At the same time, there's something that we need to watch out for in February, and that's the new moon's proximity to Neptune, the planet of magic and illusion.

Neptune is beautiful, strange, elusive. It's the planet that rules poetry, film and music, and it has to do with the many ways that our souls call out to each other. We can use these Neptunian arts as tools of organization and connection - but Neptune is not really about using, but about feeling.

All the other Aquarian influences - the sun, the moon, Mercury and Venus - are much more cerebral, more intellectual. They are about looking clearly and objectively at what exists now, at what existed in the past, and at what might exist in the future. But when you try to explain Neptune, to clarify its nature, it dances away from you. It's idealistic, but in an emotional rather than an intellectual way.

I'm reminded of Josephine Baker, who had Neptune conjunct Venus and trine the moon in her natal chart. She danced and mesmerized everyone who saw her. She was magic incarnate. At the same time, she was very idealistic, and put her beliefs into action. She worked undercover during the French resistance, and later on, she was a civil rights activist who refused to perform for segregated audiences.

I'm also reminded of Frida Kahlo had a sun/Neptune conjunction in her chart. She was a visionary, a dreamer, a woman who lived brilliantly and colorfully. But she also had strong political beliefs, and was willing to stand up for them.

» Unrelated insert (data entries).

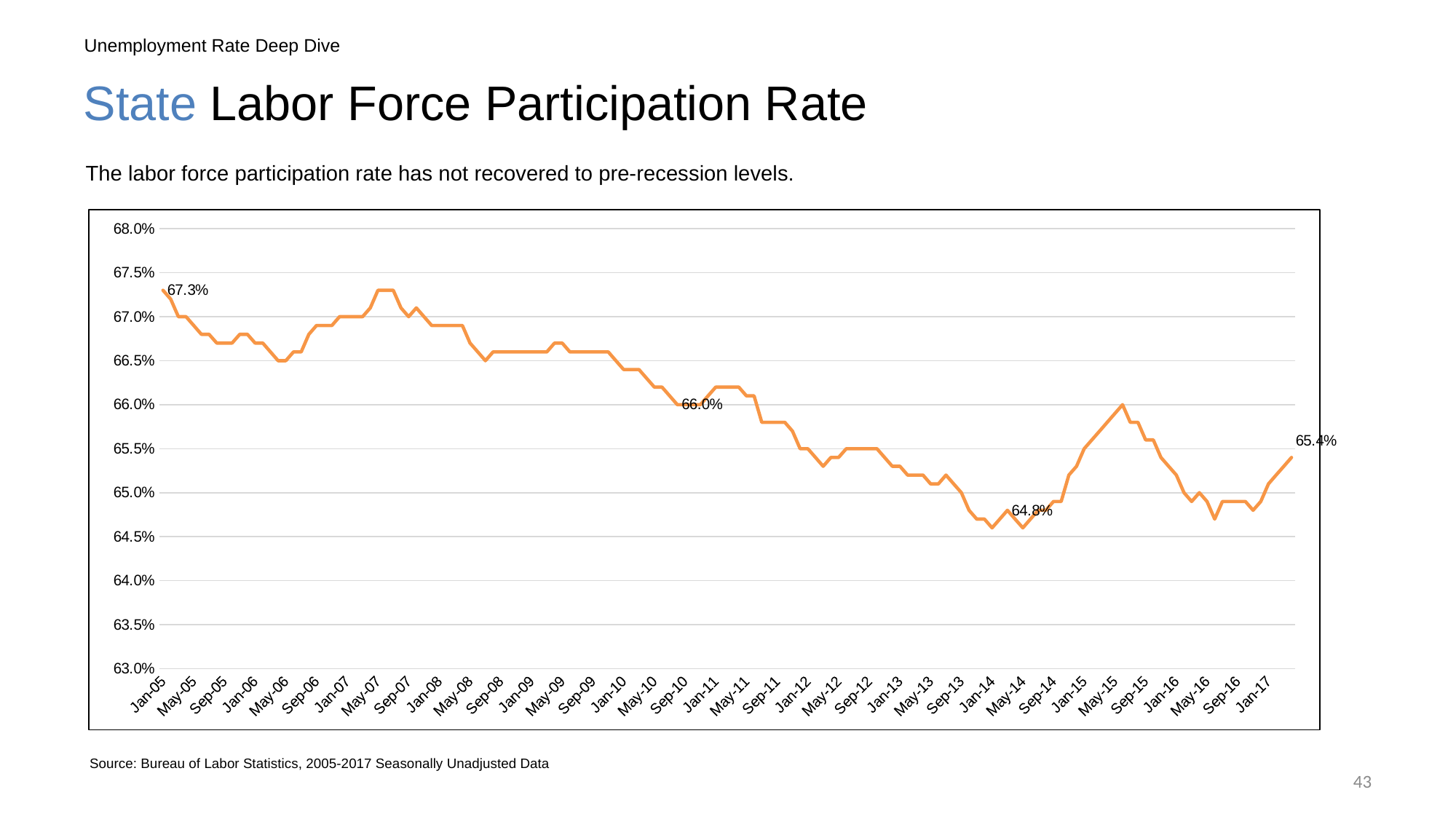
Which is larger: the labeled value near Sep-10 or the labeled value near May-14? Sep-10 (66.0%) What is the value of the last data point on the line? 65.4% Overall, does the labor force participation rate rise or fall from Jan-05 to the end of the series? fall What is the labor force participation rate shown for Jan-05? 67.3% What source is cited for the chart data? Bureau of Labor Statistics, 2005-2017 Seasonally Unadjusted Data What kind of chart is shown on the slide? line chart Is the value for Jan-05 greater or less than 67.0%? greater What is the highest value shown on the y-axis? 68.0% What is the difference between the labeled value 67.3% and the labeled value 64.8%? 2.5 percentage points Is the value for May-15 greater or less than 65.5%? greater Is the value for Jan-14 greater or less than 65.0%? less What is the difference between the labeled value at Jan-05 (67.3%) and the labeled value at the end of the line (65.4%)? 1.9 percentage points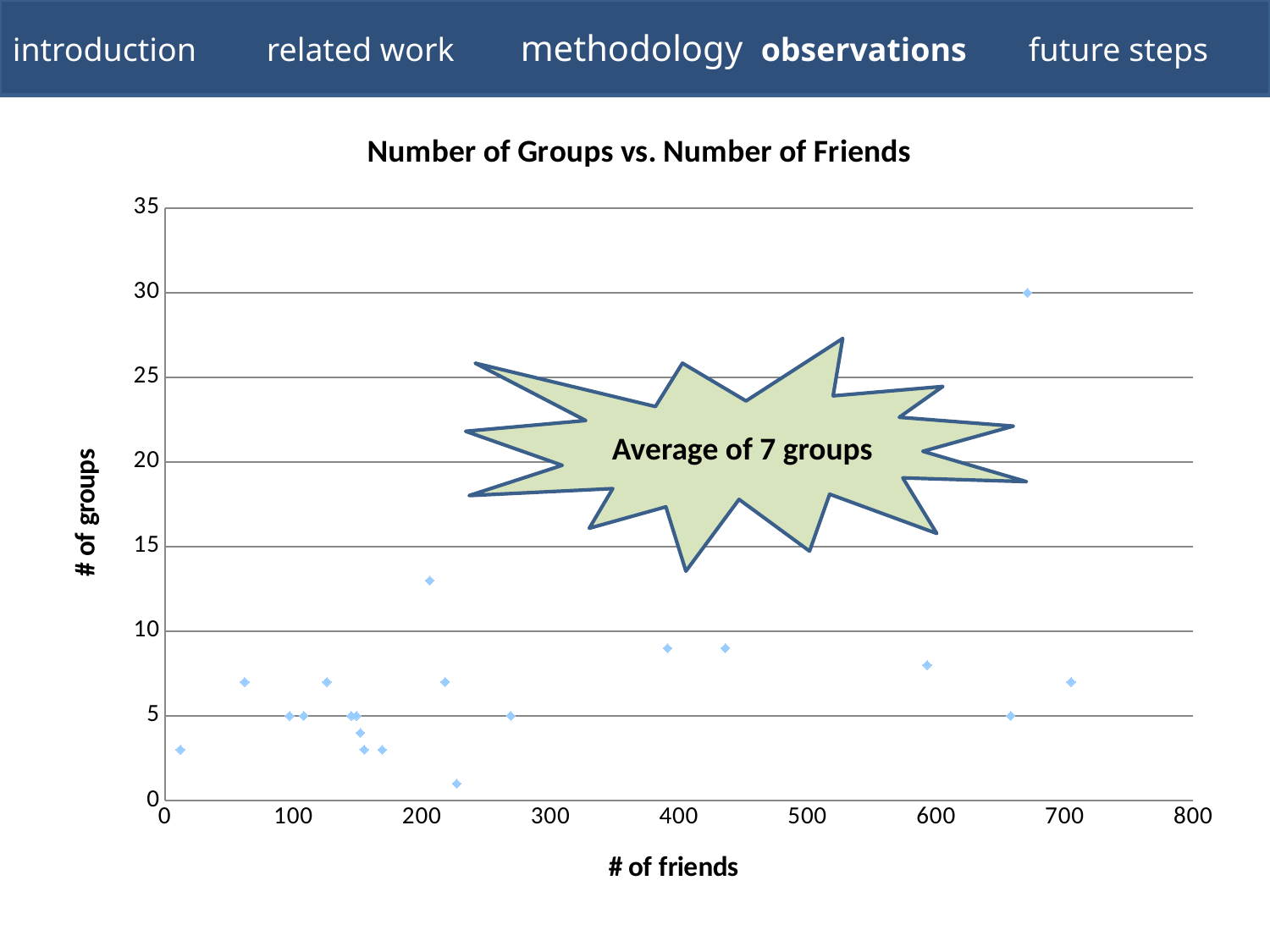
What is the maximum value shown on the vertical axis? 35 What is the highest # of groups reached by any point on the chart? 30 Is the highest # of groups on the chart greater or less than 25? greater What kind of chart is shown on the slide? scatter chart What is the label of the vertical axis? # of groups Is the # of groups for the highest point near 200 friends greater or less than 10? greater Which has more groups: the point at about 670 friends or the point at about 600 friends? the point at about 670 friends What is the title of the chart? Number of Groups vs. Number of Friends Is the # of groups for the point with the most friends (around 700) greater or less than 10? less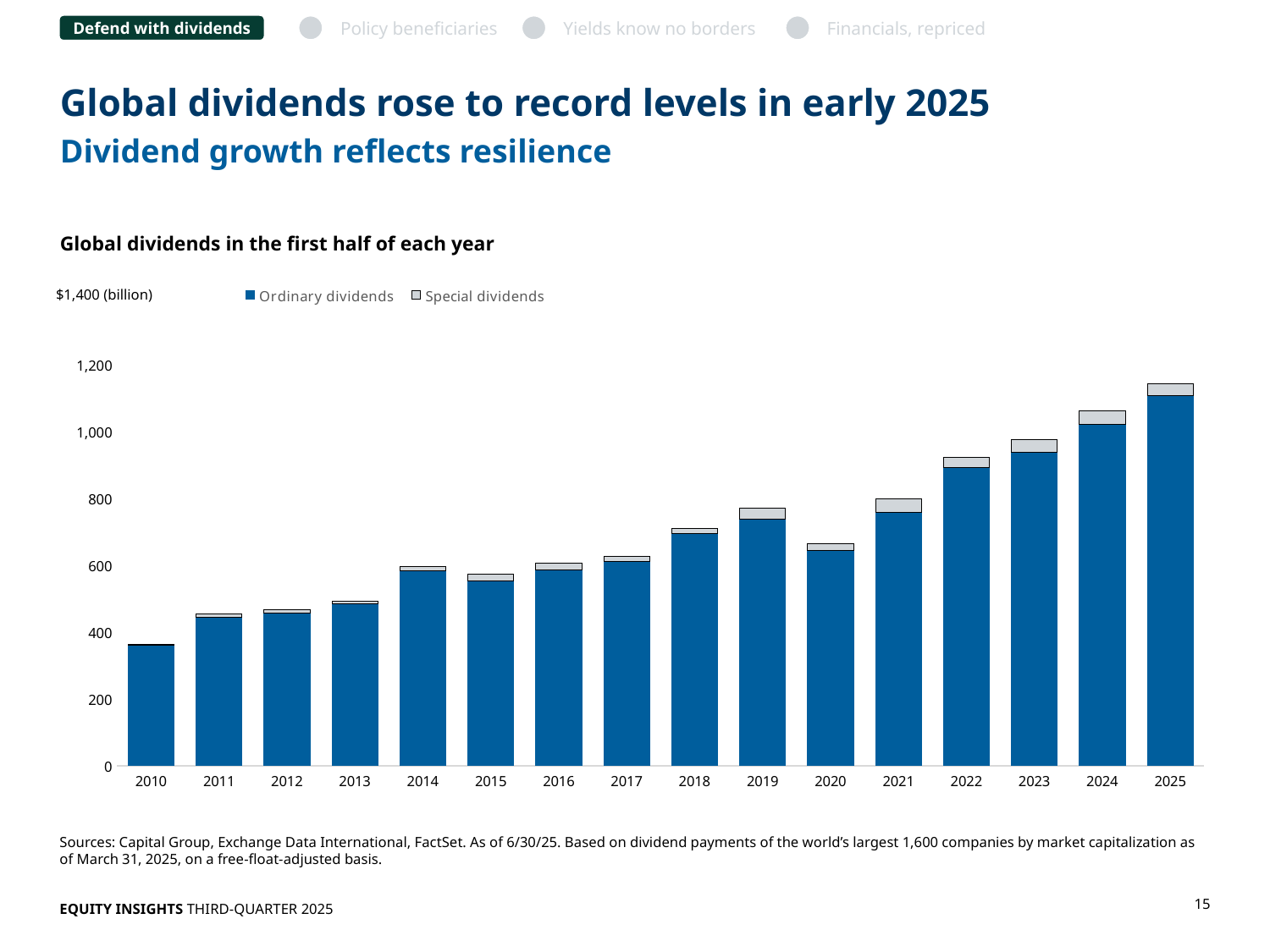
Is the total value for 2020 greater or less than 600? greater What are the two series named in the chart legend? Ordinary dividends and Special dividends Is the total value for 2022 greater or less than 1,000? less How many series does the chart legend list? 2 Do total global dividends generally rise or fall from 2010 to 2025? rise Which year has the lowest total global dividends in the chart? 2010 Is the total value for 2025 greater or less than 1,000? greater Which year has the highest total global dividends in the chart? 2025 Which year has the larger total dividends, 2019 or 2020? 2019 What kind of chart is shown on the slide? Stacked bar chart How many years are shown on the x axis of the chart? 16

And so what does this Aquarius stellium ask of us, in February? It's not just about the Aquarius dedication to truth and progress - although that's definitely there. But the presence of Neptune changes things, shifts our awareness, adds another dimension. It's a strange, sweet dimension, a blending of many realities.

Sometimes we feel lost. It's hard to separate truth and imagination, and sometimes we have no idea which direction to go. All our histories have been distorted, and so faith can be like a wandering child looking for a place to settle down.

But hold on, even when you feel lost. While you're living a particular moment, you're never sure of how things will turn out. But all those who've changed the world have been inspired by a vision of love. Neptune is that vision, the changeling who creeps into our political agenda and tells us that the heart is always at the core.